** STUDY QUESTIONS **
A – In the blog post about situations never being as they first appear, what turned up underneath the two layers of the old sidewalk?
B – Rewrite the part of the blog post about situations never being as they first appear starting at "Situations are never" and ending at "driver’s license arrives.", changing "Grandpa" to "Grandfather" each time it occurs.
C – Carry the blog post about situations never being as they first appear further, picking up after its last sentence.

Archive for July, 2012

It’s never as it first appears

Thursday, July 26th, 2012

Situations are never as they first appear. This week, my grandson came for a working visit. Grandpa needs some hard work done. Grandson needs a working holiday. Grandpa needs an old sidewalk hammered out and cleaned up. Grandson needs money. Something about wanting a car by the time the driver’s license arrives.
So we start to work on this old busted up sidewalk. Well actually Grandpa with the sore back (really, honestly it’s sore) shows the lad how to break up cement with a sledge hammer. Then the fun begins. We knew it was two layers, that was obvious from the splintered, frost heaved shards. What we didn’t know is that underneath was a layer of broken bricks. The dumpster is really going to fill up fast now.
Same old story, nothing is ever as it first appears.
Years ago, I did a large number of farm debt cases. I had clients all over southern Manitoba. Part of the process was to assess the actual debt situation for farm families and work out a solution. We had a fair amount of success. To figure out what was really happening to a business, we would make a list of assets and debts. Then we would ask who the creditors were. To totally ascertain that we would do a search of the Personal Property data base. Those reports never came back exactly the way the family believed they would. There were always differences. A vehicle loan might not have been recorded. A sold vehicle might still show up as security. Paid off debt would sometimes still be on the list. It was an education. One certainly learned to check the paperwork carefully, and twice.

** ENTRIES SHOWN **
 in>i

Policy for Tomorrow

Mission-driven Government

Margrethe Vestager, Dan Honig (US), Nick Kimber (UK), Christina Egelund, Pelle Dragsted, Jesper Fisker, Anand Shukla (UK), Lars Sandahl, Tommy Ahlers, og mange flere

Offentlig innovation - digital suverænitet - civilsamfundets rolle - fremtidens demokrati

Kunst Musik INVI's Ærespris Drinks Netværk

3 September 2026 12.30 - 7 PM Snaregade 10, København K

** OUTPUTS IN ORDER **
A – A layer of broken bricks.

B –
Situations are never as they first appear. This week, my grandson came for a working visit. Grandfather needs some hard work done. Grandson needs a working holiday. Grandfather needs an old sidewalk hammered out and cleaned up. Grandson needs money. Something about wanting a car by the time the driver’s license arrives.

C –
In my latest job, as a mayor, I have learned a new appreciation for paperwork. If a paper trail is important anywhere it’s in the municipal world. We are always referring back to a by-law or a resolution, a policy or a regulation. Again, rarely is the wording exactly the way any person remembers it or assumes it to be. You have to love paperwork and bureaucracy.
I am reading a biography of Winston Churchill, the well known British Prime minister who is credited with uniting the free world in the fight against Hitler in WW II. From the very first emergence of Hitler as a leader in war-torn Germany, Churchill warned that Hitler needed to be stopped. The majority of English politicians didn’t believe him. Neither did the public for many years. The majority of the British, along with much of Europe, did not want to believe that war would ever break out again. It was wishful thinking based on the horrifying experience of WWI. Nobody ever wanted to back to that devastation of life, limb and property. But Churchill knew one thing that few others knew. Appeasing your enemy doesn’t make them a friend. 
It doesn’t matter if you are re-constructing a sidewalk or building a nation, few things are as they first appear. Perhaps that’s for the best. If we saw all the problems at once we might never start a project.

How can you tell it’s summer?

Friday, July 13th, 2012

There are many ways you can tell it’s summer. Here’s how.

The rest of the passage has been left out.